Task directions:
Return every one of the entries below verbatim, one per line, in the same order.

Records to process:
BEGIN

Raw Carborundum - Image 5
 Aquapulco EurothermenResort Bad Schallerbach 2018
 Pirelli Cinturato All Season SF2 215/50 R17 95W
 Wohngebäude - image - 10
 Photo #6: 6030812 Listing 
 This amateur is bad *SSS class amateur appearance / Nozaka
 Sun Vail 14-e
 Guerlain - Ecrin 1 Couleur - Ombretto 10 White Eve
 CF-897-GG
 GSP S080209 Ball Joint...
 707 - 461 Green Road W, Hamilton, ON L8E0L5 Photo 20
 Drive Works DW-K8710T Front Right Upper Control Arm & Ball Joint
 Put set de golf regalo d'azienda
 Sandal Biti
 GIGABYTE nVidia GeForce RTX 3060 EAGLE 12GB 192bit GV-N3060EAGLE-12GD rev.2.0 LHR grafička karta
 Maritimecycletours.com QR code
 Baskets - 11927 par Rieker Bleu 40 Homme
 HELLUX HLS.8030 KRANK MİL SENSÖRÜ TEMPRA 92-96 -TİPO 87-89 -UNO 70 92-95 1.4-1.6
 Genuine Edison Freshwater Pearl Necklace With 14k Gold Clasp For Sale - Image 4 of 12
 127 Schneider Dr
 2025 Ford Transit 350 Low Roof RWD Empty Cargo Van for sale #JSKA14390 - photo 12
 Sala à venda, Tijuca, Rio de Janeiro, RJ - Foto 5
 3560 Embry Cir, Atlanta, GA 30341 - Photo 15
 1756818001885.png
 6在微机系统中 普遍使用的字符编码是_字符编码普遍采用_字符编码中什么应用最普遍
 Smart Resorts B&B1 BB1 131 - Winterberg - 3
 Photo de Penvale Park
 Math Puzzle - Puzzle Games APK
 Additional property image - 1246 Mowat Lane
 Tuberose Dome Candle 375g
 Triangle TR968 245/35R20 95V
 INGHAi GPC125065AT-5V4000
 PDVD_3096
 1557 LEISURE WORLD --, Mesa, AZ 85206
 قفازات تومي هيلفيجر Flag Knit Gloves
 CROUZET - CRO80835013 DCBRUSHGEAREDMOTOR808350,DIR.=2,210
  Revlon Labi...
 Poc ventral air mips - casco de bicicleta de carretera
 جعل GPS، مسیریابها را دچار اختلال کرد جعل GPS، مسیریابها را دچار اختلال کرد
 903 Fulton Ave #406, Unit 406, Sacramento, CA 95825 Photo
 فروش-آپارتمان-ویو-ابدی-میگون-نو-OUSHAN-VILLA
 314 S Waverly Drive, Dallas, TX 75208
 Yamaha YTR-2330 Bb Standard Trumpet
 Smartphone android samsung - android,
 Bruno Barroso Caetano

END

Reply:
Raw Carborundum - Image 5
 Aquapulco EurothermenResort Bad Schallerbach 2018
 Pirelli Cinturato All Season SF2 215/50 R17 95W
 Wohngebäude - image - 10
 Photo #6: 6030812 Listing 
 This amateur is bad *SSS class amateur appearance / Nozaka
 Sun Vail 14-e
 Guerlain - Ecrin 1 Couleur - Ombretto 10 White Eve
 CF-897-GG
 GSP S080209 Ball Joint...
 707 - 461 Green Road W, Hamilton, ON L8E0L5 Photo 20
 Drive Works DW-K8710T Front Right Upper Control Arm & Ball Joint
 Put set de golf regalo d'azienda
 Sandal Biti
 GIGABYTE nVidia GeForce RTX 3060 EAGLE 12GB 192bit GV-N3060EAGLE-12GD rev.2.0 LHR grafička karta
 Maritimecycletours.com QR code
 Baskets - 11927 par Rieker Bleu 40 Homme
 HELLUX HLS.8030 KRANK MİL SENSÖRÜ TEMPRA 92-96 -TİPO 87-89 -UNO 70 92-95 1.4-1.6
 Genuine Edison Freshwater Pearl Necklace With 14k Gold Clasp For Sale - Image 4 of 12
 127 Schneider Dr
 2025 Ford Transit 350 Low Roof RWD Empty Cargo Van for sale #JSKA14390 - photo 12
 Sala à venda, Tijuca, Rio de Janeiro, RJ - Foto 5
 3560 Embry Cir, Atlanta, GA 30341 - Photo 15
 1756818001885.png
 6在微机系统中 普遍使用的字符编码是_字符编码普遍采用_字符编码中什么应用最普遍
 Smart Resorts B&B1 BB1 131 - Winterberg - 3
 Photo de Penvale Park
 Math Puzzle - Puzzle Games APK
 Additional property image - 1246 Mowat Lane
 Tuberose Dome Candle 375g
 Triangle TR968 245/35R20 95V
 INGHAi GPC125065AT-5V4000
 PDVD_3096
 1557 LEISURE WORLD --, Mesa, AZ 85206
 قفازات تومي هيلفيجر Flag Knit Gloves
 CROUZET - CRO80835013 DCBRUSHGEAREDMOTOR808350,DIR.=2,210
  Revlon Labi...
 Poc ventral air mips - casco de bicicleta de carretera
 جعل GPS، مسیریابها را دچار اختلال کرد جعل GPS، مسیریابها را دچار اختلال کرد
 903 Fulton Ave #406, Unit 406, Sacramento, CA 95825 Photo
 فروش-آپارتمان-ویو-ابدی-میگون-نو-OUSHAN-VILLA
 314 S Waverly Drive, Dallas, TX 75208
 Yamaha YTR-2330 Bb Standard Trumpet
 Smartphone android samsung - android,
 Bruno Barroso Caetano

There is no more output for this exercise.